Dec 9, 2019Marsha Turner-Shear

Key Verse: John 1:29
Scripture Reading: Matthew 11:1-15

In That's a Great Question, Glenn Pearson writes that some people don’t see Jesus clearly because they view Him through filters. These filters today include agnosticism, atheism, and selective Christian theology, among many more. The problem with filters is that they prevent us from seeing the whole picture or the whole Truth.

When Jesus came to earth as a newborn, the event we celebrate as Christmas, many of the people close to Him saw Him through filters. His earthly father, Joseph at first saw Him through a filter of shame, until God showed him the truth in a dream. 
When Jesus began His ministry, the Pharisees saw Him through a filter of heresy, and even some of those who followed Him saw Him through a filter of the military victory over their oppressors they longed for.

One person who saw Jesus clearly was John the Baptist. In John 1:29 we read: When John saw Jesus coming toward him, he said, “Behold, the Lamb of God, who takes away the sin of the world!” 
John saw Jesus clearly that day without a filter. But later, when he was in prison, John started to see Jesus through a filter of discouragement and confusion. Jesus wasn’t acting as John and others who had studied the prophets expected. So in Matthew 11, we read that the imprisoned John the Baptist sent his disciples to ask Jesus, “Are you the one who is to come, or should we expect someone else?”

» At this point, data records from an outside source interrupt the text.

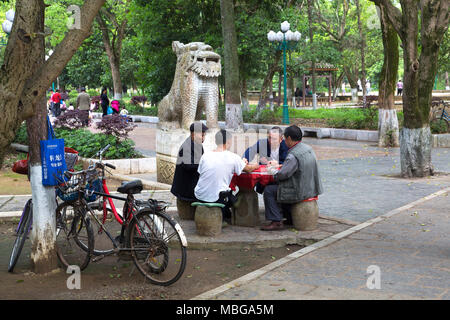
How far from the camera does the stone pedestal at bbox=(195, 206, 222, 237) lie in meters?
7.04

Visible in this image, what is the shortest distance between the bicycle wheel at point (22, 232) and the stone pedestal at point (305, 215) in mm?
3169

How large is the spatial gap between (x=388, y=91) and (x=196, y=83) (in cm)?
769

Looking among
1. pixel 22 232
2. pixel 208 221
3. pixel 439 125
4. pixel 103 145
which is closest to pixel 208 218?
pixel 208 221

We might expect Jesus to be upset by John’s doubt, but He wasn’t. He simply told John’s disciples, “Go back and report to John what you hear and see: The blind receive sight, the lame walk, … the deaf hear, the dead are raised, and the good news is proclaimed to the poor.”

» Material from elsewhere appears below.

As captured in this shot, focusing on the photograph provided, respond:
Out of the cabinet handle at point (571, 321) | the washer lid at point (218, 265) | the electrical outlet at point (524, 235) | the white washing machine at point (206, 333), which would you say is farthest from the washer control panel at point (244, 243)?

But there’s more to this story. After John’s disciples left, Jesus praised John—the one who was sitting in prison doubting whether Jesus was really the Christ. Jesus told the crowd, “Truly I tell you, among those born of women there has not risen anyone greater than John the Baptist.”

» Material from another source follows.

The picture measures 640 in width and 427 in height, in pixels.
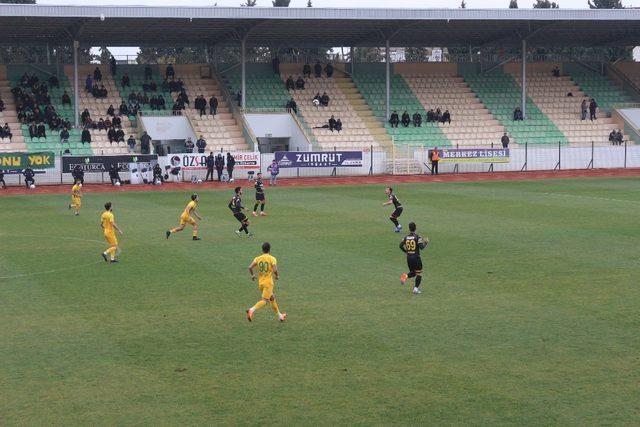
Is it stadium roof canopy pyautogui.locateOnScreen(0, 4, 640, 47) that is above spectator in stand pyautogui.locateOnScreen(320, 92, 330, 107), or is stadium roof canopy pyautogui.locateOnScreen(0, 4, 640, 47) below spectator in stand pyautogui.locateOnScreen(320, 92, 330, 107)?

Many of us today view Jesus and this celebration of His birth through filters of doubt, discouragement, worry, physical illness, and or any number of other filters. And Jesus loves us, just as He loved John, despite those filters. 

But how much fuller our enjoyment of Christmas could be if we could remove all those filters and say with John when he first saw Jesus, “Behold, the Lamb of God, who takes away the sin of the world.”